** EXCERPTED TEXT follows **

The bad news about languishing is that the lack of enthusiasm often translates into less effort. For instance, in one US study, people who were languishing were three times more likely to have made drastic cutbacks to their commitments at work compared with those who had moderate levels of positive wellbeing. Languishing is also a risk factor for mental illness – long periods of languishing more than double the risk of developing major depression or anxiety disorders in the future. For example, a study of healthcare workers during the COVID-19 pandemic in Italy showed that those languishing in the spring of 2020 were three times more likely to be diagnosed with post-traumatic stress disorder than those with moderate mental health. The blah of indifference can thus slowly turn into the boo of suffering.

The good news is that languishing sits in the middle – it is not yet active suffering and illbeing. Whereas digging out of a major depressive episode might require therapy, medicine and patience, languishing can be more easily conquered – often some changes in your daily routines are enough, allowing you to emerge from languishing relatively easily and unscathed.

So, if you recognise yourself in these descriptions of languishing, how can you overcome it? Having studied meaningfulness and happiness for more than a decade, with a special focus on the key psychological factors fostering wellbeing and reducing illbeing, I have identified a few key strategies that you can use to build positive mental health and flourishing into your life – and will now share these with you.

What to do

For languishing – or for any other human mental health issue for that matter – there is no panacea, no silver bullet that works for everyone. Each of us lives a unique life, with a special mix of personal history, inherited traits, acquired habits and patterns of thinking. I don’t know your life, so I don’t know the perfect way to overcome your specific experience of languishing. What I can share with you is a series of tried-and-true methods that work for many.

These methods build on ancient wisdom traditions and modern psychological research that have aimed to identify the most effective interventions to improve mental health. They’re in tune with the fact that our brains are wired to connect issues into meaningful patterns. Even meaning in life comes from connection – that’s what my enquiries into the topic of meaning have taught me over the past decade. Similarly, the strategies to overcome languishing can be grouped around four different types of connection, each helping to elevate your mood: to overcome languishing, you can try connecting with the situation, connecting with others, connecting with yourself, or connecting with a desired future. Try them all out to find what helps you best!

Connect with the situation

Name and accept the feeling

Healing starts with recognition. Acknowledging and managing one’s emotions starts with giving them a name. In spring 2020, during the early phase of the pandemic, a Harvard Business Review article on ‘grief’ went viral – it gave a familiar vocabulary for the loss of social contacts and of normality that people were experiencing. One year later, the early panic had tailed off, but life was still constrained in many ways. It was the moment for a new article giving a name for the collective feeling to go viral, this time Grant’s abovementioned New York Times piece that named this feeling as languishing. Again, giving a name to something many were experiencing – in this case, a lack of positive feelings – helped people to get to grips with their situation.

** End of EXCERPTED TEXT **
** SUPPLIED INFORMATION follows **

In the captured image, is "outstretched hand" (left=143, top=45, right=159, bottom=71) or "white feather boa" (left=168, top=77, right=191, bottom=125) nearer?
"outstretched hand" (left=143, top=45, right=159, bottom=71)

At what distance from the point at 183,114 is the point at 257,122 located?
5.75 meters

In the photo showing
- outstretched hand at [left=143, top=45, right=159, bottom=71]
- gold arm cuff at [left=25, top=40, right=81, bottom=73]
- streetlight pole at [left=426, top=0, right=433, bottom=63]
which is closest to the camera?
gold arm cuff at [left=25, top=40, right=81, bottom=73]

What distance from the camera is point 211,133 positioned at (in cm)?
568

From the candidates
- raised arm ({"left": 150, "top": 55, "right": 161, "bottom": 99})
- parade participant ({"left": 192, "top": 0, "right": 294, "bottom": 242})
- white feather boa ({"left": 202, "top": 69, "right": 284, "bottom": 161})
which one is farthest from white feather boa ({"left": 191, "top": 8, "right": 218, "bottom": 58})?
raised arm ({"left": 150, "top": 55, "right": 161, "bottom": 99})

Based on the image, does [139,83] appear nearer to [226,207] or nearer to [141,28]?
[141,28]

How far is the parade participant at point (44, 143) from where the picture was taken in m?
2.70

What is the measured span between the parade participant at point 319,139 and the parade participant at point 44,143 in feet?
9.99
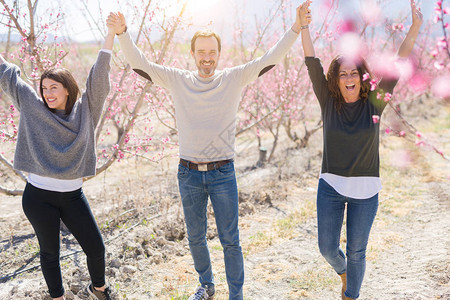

** End of SUPPLIED INFORMATION **

**ASSIGNED TASK 1:**
Answer these questions from the languishing excerpt:
(a) In the US study, how much more likely were people who were languishing to have made drastic cutbacks to their commitments at work?
(b) In which country was the study of healthcare workers during the COVID-19 pandemic carried out?
(c) Around how many types of connection are the strategies to overcome languishing grouped?
**ASSIGNED TASK 2:** Repeat the part of the languishing excerpt that opens with the words "The good news" and closes with "these with you.".
**ASSIGNED TASK 3:** According to the languishing excerpt, why does the author say there is no single perfect way to overcome the reader's languishing?
The items are drawn from a source separate from the languishing excerpt.

**TASK RESULT 1:**
(a) Three times more likely.
(b) Italy.
(c) Four.

**TASK RESULT 2:**
The good news is that languishing sits in the middle – it is not yet active suffering and illbeing. Whereas digging out of a major depressive episode might require therapy, medicine and patience, languishing can be more easily conquered – often some changes in your daily routines are enough, allowing you to emerge from languishing relatively easily and unscathed.

So, if you recognise yourself in these descriptions of languishing, how can you overcome it? Having studied meaningfulness and happiness for more than a decade, with a special focus on the key psychological factors fostering wellbeing and reducing illbeing, I have identified a few key strategies that you can use to build positive mental health and flourishing into your life – and will now share these with you.

**TASK RESULT 3:** Each person lives a unique life with a special mix of personal history, inherited traits, acquired habits and patterns of thinking. The author does not know the reader's life and so cannot know the perfect way to overcome that reader's specific experience of languishing.